We already know that members of the millennial generation -- those born between 1981 and 1996 -- have unique interests, and the old marketing methods won’t work with this visually-focused demographic. What these consumers enjoy are experiences, wellness and connections -- and many of the trends cropping up around them are centered around those areas.
Today we’re taking a look at a few areas that are poised to thrive, thanks to continued attention from millennials. And although you may not think that verticals like camping and house plants are particularly tech-friendly, there are opportunities to enter these industries to make the lives of millennials easier thanks to tech-based tools.
1. House Plants
If you haven’t had a ficus or philodendron on your desk for a while, then you may be in the minority. Sales of plants are up by almost 50 percent since 2016, the National Gardening Association reports.
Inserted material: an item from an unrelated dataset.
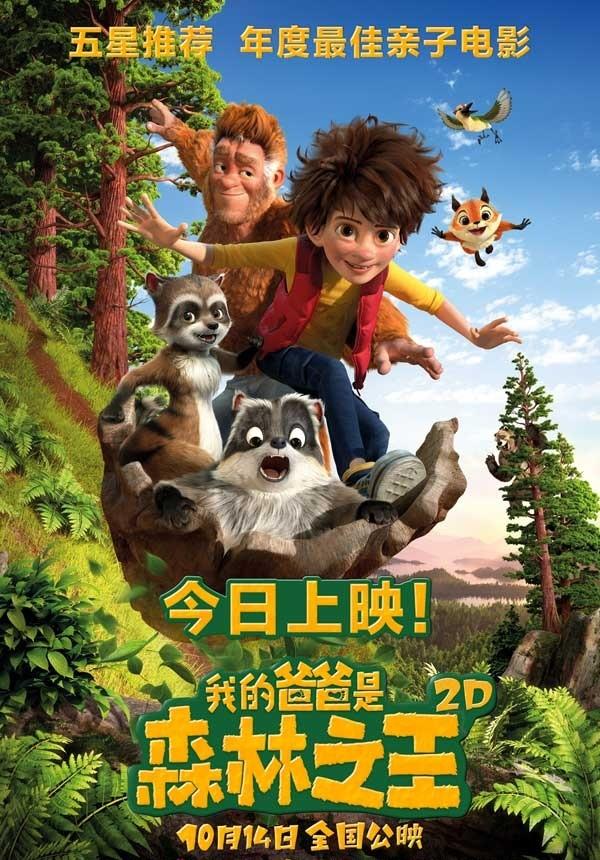 2017最新电影《我的爸爸是森林之王》年度最佳亲自电影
Not only are sales of individual house plants on the rise, but consumers are spending more on them as well, with average indoor plant spending up to almost $50 last year, compared to just $30 in 2016.
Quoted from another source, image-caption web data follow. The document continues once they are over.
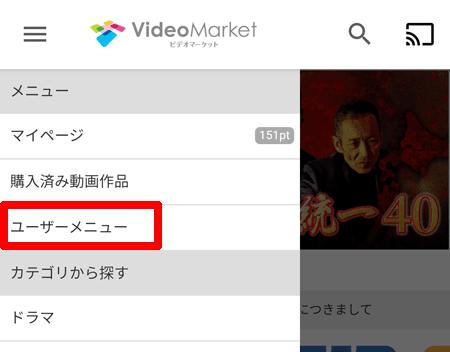 ビデオマーケットのペアレンタルコントロールの設定方法(スマホ)-1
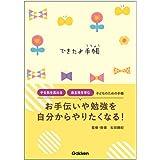 学研ステイフル ノート 子ども できたよ手帳 日付なし リボン kazokutte D08802
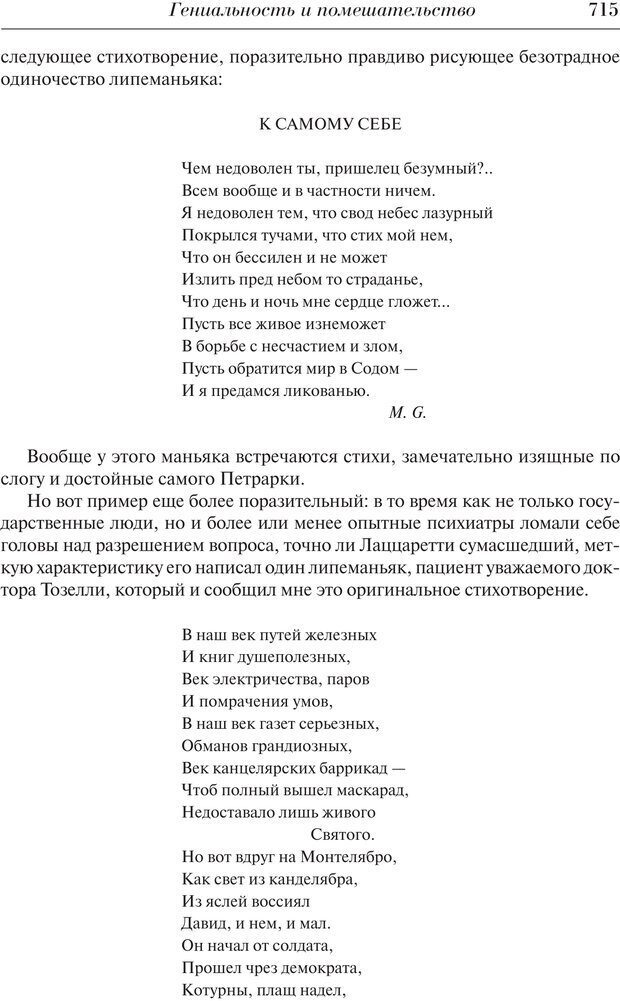 PDF. Преступный человек. Ломброзо Ч. Страница 711. Читать онлайн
Among the drivers of this trend are millennials’ interest in wellness and a new crop of direct-to-consumer plant businesses that allow easier purchases of house plants. Plus, because nearly three quarters of millennials live in rental properties, they may move more often, and house plants allow for portability.
New outlets are opening for those who want to pick up some house plants, such as subscription services like Horti and Click. “By offering easily available, aesthetically clean and lower-cost house plants, plant retailers of all stripes can better appeal to wellness-minded and urban-dwelling millennials,” CB Insights notes.
Possible white spaces: Direct-to-consumer plant sales using algorithms based on care levels, climate and appearance; house plant subscription boxes; outsourced house plant sitting services.
Just when it seemed like camping might be a trend that would be taking a back seat to luxury hotels, it’s bouncing back in a big way. Although sales of wholesale camping equipment fell short of $2 billion in 2013, that number rose to over $2.5 billion last year. And almost 80 million US households went camping in 2018, which marks a new high, CB Insights reports.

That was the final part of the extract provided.